For over 25 years, the Council for Responsible Genetics has advocated for strong genetic nondiscrimination and privacy protections for all Americans. CRG first coined the term "genetic discrimination" and collected hundreds of examples of and performed some of the first case studies on it. CRG helped develop the first model legislation on genetic discrimination, and I  was a leader of the successful effort to enact the federal Genetic Information Nondiscrimination Act (GINA) and many of the state laws that preceded it.

Nevertheless, current law is limited in its coverage; there simply is no comprehensive genetic privacy law in this country. As strong as GINA is, it only covers genetic discrimination and privacy in the areas of health insurance and employment. Most state "GINA's" are similarly limited.

That is why the Council for Responsible Genetics worked closely with California State Senator Alex Padilla to introduce, support and pass SB 559, the California Genetic Information Nondiscrimination Act (CalGINA), historic legislation to protect against unfair genetic discrimination. By setting clear limitations on the use of personal genetic information in a variety of contexts unforeseen just a short time ago, including housing, education, life insurance, mortgage lending and elections, this new law represents an important step forward in ensuring that the genetic information of Californians is protected from misuse.

As Senator Padilla noted:

This law enhances the civil rights of every Californian ... Discrimination on the basis of genetic information is no less offensive than discrimination based on race, gender, or sexual orientation. California has a compelling interest in promoting and fostering the medical promise of genomics while relieving the fear of discrimination by strengthening laws to prevent it.

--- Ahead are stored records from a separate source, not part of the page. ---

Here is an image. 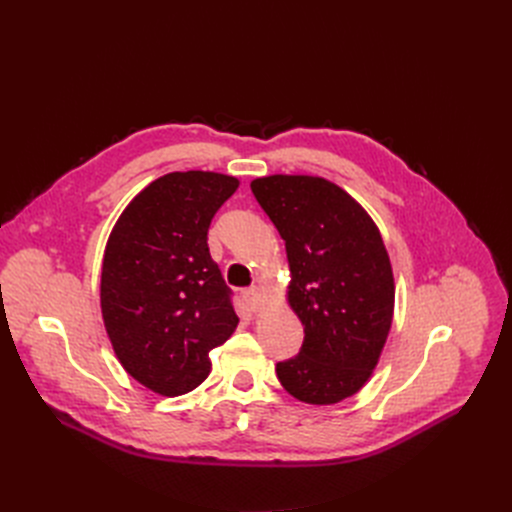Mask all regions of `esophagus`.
<instances>
[{
  "label": "esophagus",
  "mask_w": 512,
  "mask_h": 512,
  "mask_svg": "<svg viewBox=\"0 0 512 512\" xmlns=\"http://www.w3.org/2000/svg\"><path fill=\"white\" fill-rule=\"evenodd\" d=\"M245 299H247V303L251 305L253 311H259L261 309V301H263L261 286H253V288L245 290Z\"/></svg>",
  "instance_id": "1"
}]
</instances>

Ten years after the mapping of the human genome was completed, the genetic revolution has led to a tsunami of DNA data created by genetics research and the commercialization of such research. As more and more of this personal information becomes public knowledge, it can be bought and sold by any commercial interests interested in predictive information about an individual's future health status. The public must be assured that undergoing genetic testing will not endanger their economic security. Consider the case of Lawrence-Berkeley Laboratories, which for almost three decades gave its employees medical examinations that included tests for syphilis, sickle cell genetic markers and pregnancy without their knowledge. Such systematic violations of the expectations of people whose personal health information is being used without their consent are just wrong. This is a violation of basic human rights. Indeed, a recent survey by Cogent Research found that 71% of all Americans are concerned about access to and use of their personal genetic information.

The effort to pass the federal Genetic Information Nondiscrimination Act began as a series of campaigns to pass state legislation. By the time GINA was signed into law most states had laws, however limited, protecting against genetic discrimination and upholding privacy principles. It was this pressure for a strong federal standard that helped shepherd GINA into law. Once again the Council for Responsible Genetics is going back to the state level, building on the strong foundation of GINA and working to ensure that genetic information is protected against misuse. California is an important first victory in this campaign.

Jeremy Gruber, JD, is President of the Council for Responsible Genetics.